It was the week between Xmas and the New Year, and I was enjoying my free time, hacking on my renderer (a life-time obsession). Up till then, my renderer only included rasterizers, with soft-shadows and pre-calculated ambient occlusion:

Rendered statue

I wanted more, however. I had more or less completed everything I ever wanted to do with my rasterizers, since (a) all the features I ever wanted to implement were done (b) the code used a common C++ template to create a "family" of rasterizers (since all rasterizers share the same trait: they interpolate "stuff" linearly across the scanlines, per-pixel).

Since CUDA promised to give me enough power to do it in real-time, I decided to try raytracing, something I had never done before.

Phase 1: Raycasting

Raytracing has nothing to do with rasterizing - it is a completely different algorithm. It sends a ray from the viewpoint, that "pierces" the screen at each pixel, and checks whether the ray intersects the scene's triangles:
for each screen pixel
        throw a ray from the viewpoint to the pixel
        find the closest triangle pierced by the ray
        at the intersection point, perform Phong lighting
Or, if we also want shadows:
for each screen pixel
        throw a ray from the viewpoint to the pixel
        find the closest triangle pierced by the ray
        at the intersection point, throw another ray towards the light
        if this shadow ray finds any triangle, the pixel is in shadow
        Otherwise, perform Phong lighting
Raytracers can in fact work with more than just triangles - spheres and cylinders and other "perfect" objects can be traced.
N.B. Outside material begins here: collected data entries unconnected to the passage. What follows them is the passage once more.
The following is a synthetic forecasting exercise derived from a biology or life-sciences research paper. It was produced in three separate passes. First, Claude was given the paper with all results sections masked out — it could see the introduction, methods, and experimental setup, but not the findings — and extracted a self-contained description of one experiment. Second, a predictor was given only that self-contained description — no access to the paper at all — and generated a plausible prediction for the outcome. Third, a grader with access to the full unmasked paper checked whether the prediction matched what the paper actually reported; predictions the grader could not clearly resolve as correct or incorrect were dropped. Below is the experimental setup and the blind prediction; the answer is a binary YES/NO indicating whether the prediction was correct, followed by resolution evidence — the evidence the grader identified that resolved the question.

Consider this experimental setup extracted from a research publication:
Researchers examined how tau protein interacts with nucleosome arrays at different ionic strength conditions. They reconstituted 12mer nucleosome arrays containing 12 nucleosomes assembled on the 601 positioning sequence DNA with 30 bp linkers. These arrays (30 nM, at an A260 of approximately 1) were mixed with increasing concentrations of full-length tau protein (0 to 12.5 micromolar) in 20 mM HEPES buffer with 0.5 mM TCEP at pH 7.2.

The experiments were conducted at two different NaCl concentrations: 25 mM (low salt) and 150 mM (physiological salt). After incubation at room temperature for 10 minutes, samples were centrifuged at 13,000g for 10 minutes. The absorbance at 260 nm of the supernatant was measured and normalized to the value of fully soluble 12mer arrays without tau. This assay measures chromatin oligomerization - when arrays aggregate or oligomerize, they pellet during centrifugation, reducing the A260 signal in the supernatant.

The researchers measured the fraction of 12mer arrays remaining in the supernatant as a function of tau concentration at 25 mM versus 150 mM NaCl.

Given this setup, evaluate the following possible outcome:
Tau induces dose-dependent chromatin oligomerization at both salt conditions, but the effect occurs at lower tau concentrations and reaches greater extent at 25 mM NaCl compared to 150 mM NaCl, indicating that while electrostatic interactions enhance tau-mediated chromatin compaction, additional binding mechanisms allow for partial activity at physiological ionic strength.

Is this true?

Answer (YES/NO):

I have, however, always coded my renderer to work with triangle meshes - for a number of reasons (huge availability of ready-made 3D models being a good one). I therefore Googled for ray/triangle intersections. I knew I would need acceleration structures - if I was to make this run at real-time speeds, I had to avoid checking each ray against all the scene's triangles.

A thesis drew my attention: two guys had implemented irregular Z-buffers in CUDA, using "bins" of triangle lists. It was simple enough: the screen was split in a grid of "bins", and after calculating the 2D bounding box of the projected (screen-space) triangle, we know which "bins" the triangle "spans" over...

Triangle bin spanning
The triangles are placed in "bin" lists.
...and we place the triangle in a simple std::list<Triangle*> (stored per each bin). When sending our rays, we only check for intersections with the triangles that belong in the ray's bin, not with all of them.

Well, CUDA didn't have STL lists of course, but I coped the old fashioned way, via heap (cudaMalloc-ed). And this worked - after about a day of coding, I had my first ever raycaster written:

C++ vs CUDA raycasting
A dragon... in C++ and in CUDA.
A 50K triangles "dragon" was raycasted at about 20 frames per second. Not bad for a days work!

Unfortunately, as the video shows, the speed nose-dived from 20 to about 1.5 frames per second, as soon as I added shadows. I was aghast. Why? I was using the same trick, that is, "bins" that store triangle lists, only this time I was calculating them in "light-screen" space. The same algorithm, but speed was devastated... because CUDA1.2 (i.e. my 70$ GT240) has no cache, and also suffers a lot from thread divergence.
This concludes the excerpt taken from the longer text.